The International Criminal Court indicts Duterte for crimes against humanity.
Former Philippine president, detained in The Hague, charged with the murder of at least 76 people
BarcelonaThe International Criminal Court (ICC) has indicted former Philippine President Rodrigo Duterte on three counts of crimes against humanity. It says he was involved in the murder of at least 76 people in the context of his bloody war on drugs, in a trial that was scheduled to begin this Tuesday but has been postponed. "Duterte is individually criminally responsible" for dozens of murders as an "indirect co-perpetrator," the ICC states in a charge sheet drafted in July but published Monday night, according to Efe.
Duterte is being held in a prison in The Hague. since March, when he was handed over by the Philippine government to his former political ally and now rival Ferdinand Marcos Junior. The ICC ordered the arrest of the former Philippine president, accusing him of crimes against humanity in the context of the war on drugs, which during his term (2016-2022) left 6,000 deaths according to the police and some 30,000 according to NGOs.
The first charge against the 80-year-old president is having ordered the deaths of 19 people between 2013 and 2016, when he was still mayor of Davao City, according to the court's prosecutor, Mame Mandiaye Niang. In this southern city, Duterte put his war on drugs, which propelled him to the presidency, to the test, where he enforced it with an iron fist from 2016 to 2022. "During his term as mayor, Duterte [...] used Davao City police and other hitmen to kill" city "officials" who were collaborators of the former president, although he does not mention their names.

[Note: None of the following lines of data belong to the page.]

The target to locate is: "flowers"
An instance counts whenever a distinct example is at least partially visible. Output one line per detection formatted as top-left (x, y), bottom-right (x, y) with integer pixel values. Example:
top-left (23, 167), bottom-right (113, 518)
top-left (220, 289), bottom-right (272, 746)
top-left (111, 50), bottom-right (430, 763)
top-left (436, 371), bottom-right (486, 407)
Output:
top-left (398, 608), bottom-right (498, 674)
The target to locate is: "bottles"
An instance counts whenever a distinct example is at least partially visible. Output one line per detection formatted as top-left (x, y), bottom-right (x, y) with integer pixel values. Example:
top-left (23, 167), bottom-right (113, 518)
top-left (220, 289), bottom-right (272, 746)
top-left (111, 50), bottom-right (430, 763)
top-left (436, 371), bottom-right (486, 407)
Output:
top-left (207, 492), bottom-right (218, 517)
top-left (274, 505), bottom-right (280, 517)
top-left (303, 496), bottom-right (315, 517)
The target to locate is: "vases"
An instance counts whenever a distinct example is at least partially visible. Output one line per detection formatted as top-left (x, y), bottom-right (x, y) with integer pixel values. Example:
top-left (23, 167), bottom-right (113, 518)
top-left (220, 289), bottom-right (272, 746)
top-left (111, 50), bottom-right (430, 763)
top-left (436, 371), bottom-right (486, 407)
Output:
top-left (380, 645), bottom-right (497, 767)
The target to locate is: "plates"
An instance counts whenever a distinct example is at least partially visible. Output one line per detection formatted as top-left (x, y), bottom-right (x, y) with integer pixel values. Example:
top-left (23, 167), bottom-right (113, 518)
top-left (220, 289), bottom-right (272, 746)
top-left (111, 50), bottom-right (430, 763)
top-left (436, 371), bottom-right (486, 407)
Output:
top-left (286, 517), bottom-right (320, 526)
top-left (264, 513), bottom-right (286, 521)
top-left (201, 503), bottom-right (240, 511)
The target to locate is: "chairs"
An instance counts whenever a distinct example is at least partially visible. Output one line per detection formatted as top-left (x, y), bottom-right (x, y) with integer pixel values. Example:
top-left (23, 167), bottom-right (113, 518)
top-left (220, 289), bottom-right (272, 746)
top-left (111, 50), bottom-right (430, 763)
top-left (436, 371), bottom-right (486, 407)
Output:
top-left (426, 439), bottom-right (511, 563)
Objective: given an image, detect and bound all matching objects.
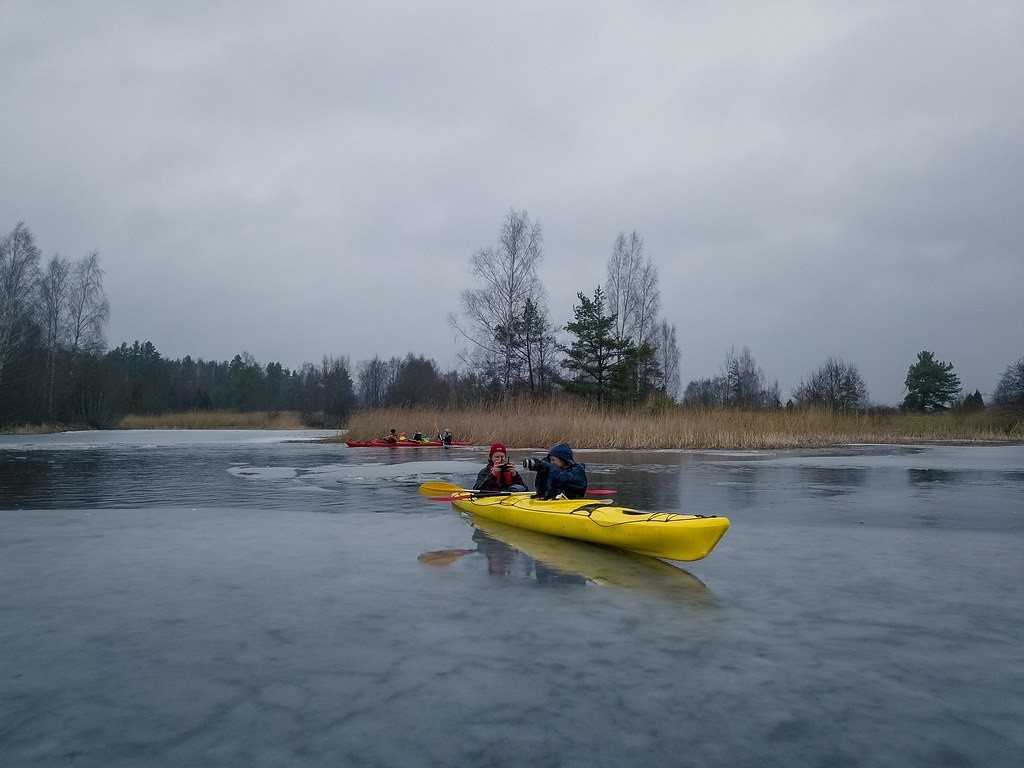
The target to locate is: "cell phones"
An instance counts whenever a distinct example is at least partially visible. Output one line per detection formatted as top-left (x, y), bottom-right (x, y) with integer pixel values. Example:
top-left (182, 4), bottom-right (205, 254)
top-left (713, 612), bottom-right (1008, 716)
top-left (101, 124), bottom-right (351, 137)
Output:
top-left (498, 464), bottom-right (510, 472)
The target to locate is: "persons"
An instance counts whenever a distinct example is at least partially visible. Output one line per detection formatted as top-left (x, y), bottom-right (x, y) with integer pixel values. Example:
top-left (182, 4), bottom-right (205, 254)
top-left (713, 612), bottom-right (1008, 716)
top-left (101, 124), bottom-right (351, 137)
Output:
top-left (534, 443), bottom-right (587, 499)
top-left (473, 443), bottom-right (528, 492)
top-left (382, 429), bottom-right (397, 443)
top-left (438, 429), bottom-right (452, 445)
top-left (412, 428), bottom-right (423, 441)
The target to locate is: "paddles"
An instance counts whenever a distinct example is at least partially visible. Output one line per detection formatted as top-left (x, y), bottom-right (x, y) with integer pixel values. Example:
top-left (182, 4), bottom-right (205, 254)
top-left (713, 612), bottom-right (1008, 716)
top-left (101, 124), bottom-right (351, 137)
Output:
top-left (419, 480), bottom-right (500, 496)
top-left (434, 422), bottom-right (449, 449)
top-left (426, 489), bottom-right (618, 502)
top-left (370, 432), bottom-right (406, 443)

The other two charges against Duterte relate to the murders of 57 people that occurred during his presidential term, which began in 2016 and continued until the president withdrew from the Rome Statute in 2019, thus leaving him outside the Rome Statute. About a third of these deaths were classified by the ICC as "high-value" targets, some of whom appeared on a list that offered monetary incentives to the police officers responsible for their deaths. "Duterte and his co-authors shared a common plan or agreement for neutralize the alleged offenders in the Philippines [...] through violent crimes, including murder," the ICC text says.
Upon being arrested at a Philippine airport in March and taken to The Hague, Duterte called the detention a "kidnapping" and claimed, through the "attacked".